> TEXT PASSAGE:
There is no reason at all for not having Retina in that model/factor.

If people want the thinner retina, let them buy it.

Actually what there's no reason at all for is thicker laptops with or without retina displays. Yes, it's beneficial for you - I'm not disputing that. But it's not beneficial for Apple, and ultimately they're in business for them, not for you.
 

2298754

Cancelled
Jun 21, 2010
4,890
941
This isn't surprising at all. They'll dump the cMBPs and make the MBP exclusively Retina. And it will look exactly like the retinas now. No reason to make another whole new design, when it just came out.

The Retinas should be Pro-only for now. People are paying a premium for these products and the Retina screen should stick to laptops at the higher price point. If people want a cheaper laptop, the Air is good for 95% of users out there.
 

ghost187

macrumors 6502a
Mar 18, 2010
965
2,042
People keep talking about Apple TV as the next big thing, meh. I think apple already has something better in the pipeline. An Arm based MBA starting at $500. I think that would double mac sales year over year for at least 2-3 years (they'll give us NON-retina first, retina 2nd year, maybe a mini or nano 3rd year).
 

PeckhamBog

macrumors 6502
Nov 28, 2007
272
2
London
Ive played on a few up in my local Apple Store and it seems to run Aperture flawlessly.

You saw Jonny IVE testing Aperture on machines in your local Mac Store?

Gosh, this management shake up and retail u-turn is much more radical than any could have guessed.

> DIRECTIVE 1: In the forum thread about Retina laptops, what starting price is suggested for an ARM-based MBA?
> DIRECTIVE 2: Carry on writing the forum thread about Retina laptops from where it ends.
None of the records are needed for this.

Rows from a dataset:
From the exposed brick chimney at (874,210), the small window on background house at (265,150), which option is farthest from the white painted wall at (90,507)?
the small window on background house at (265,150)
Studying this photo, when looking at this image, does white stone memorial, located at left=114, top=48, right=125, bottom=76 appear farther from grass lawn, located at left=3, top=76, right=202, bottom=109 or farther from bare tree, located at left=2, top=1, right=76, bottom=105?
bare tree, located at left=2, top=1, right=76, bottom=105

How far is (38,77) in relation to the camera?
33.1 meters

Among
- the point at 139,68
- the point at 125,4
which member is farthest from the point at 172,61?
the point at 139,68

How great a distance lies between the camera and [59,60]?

> EXERCISE RESPONSE 1: $500

> EXERCISE RESPONSE 2:
Hat off to Tim COOK, he really is his own man.
 

Chupa Chupa

macrumors G5
Jul 16, 2002
14,835
7,396
If Intel is dropped for ARM does this mean we have to purchase new software? I am going to wait before buying a new MBP.

Bottom line: Eventually we all have to update s/w regardless.

I've been though every one of the Mac's changes, from the 680x0 to PPC then from PPC to Intel then mix in all the Apple s/w that required specific graphics chips. There is always something to throw wrench in the workflow.

But that said, Apple transitions aren't that painful. Frustrating if you are an early adopter, but Apple doesn't require that. It's not like they depreciate h/w and s/w one night and next day everything is new. It's much more evolutionary and the transition is spread out over several years. Your existing h/w will continue to be useful for it's normal lifespan. And some sort of virtualization will keep older s/w on life support in new machines.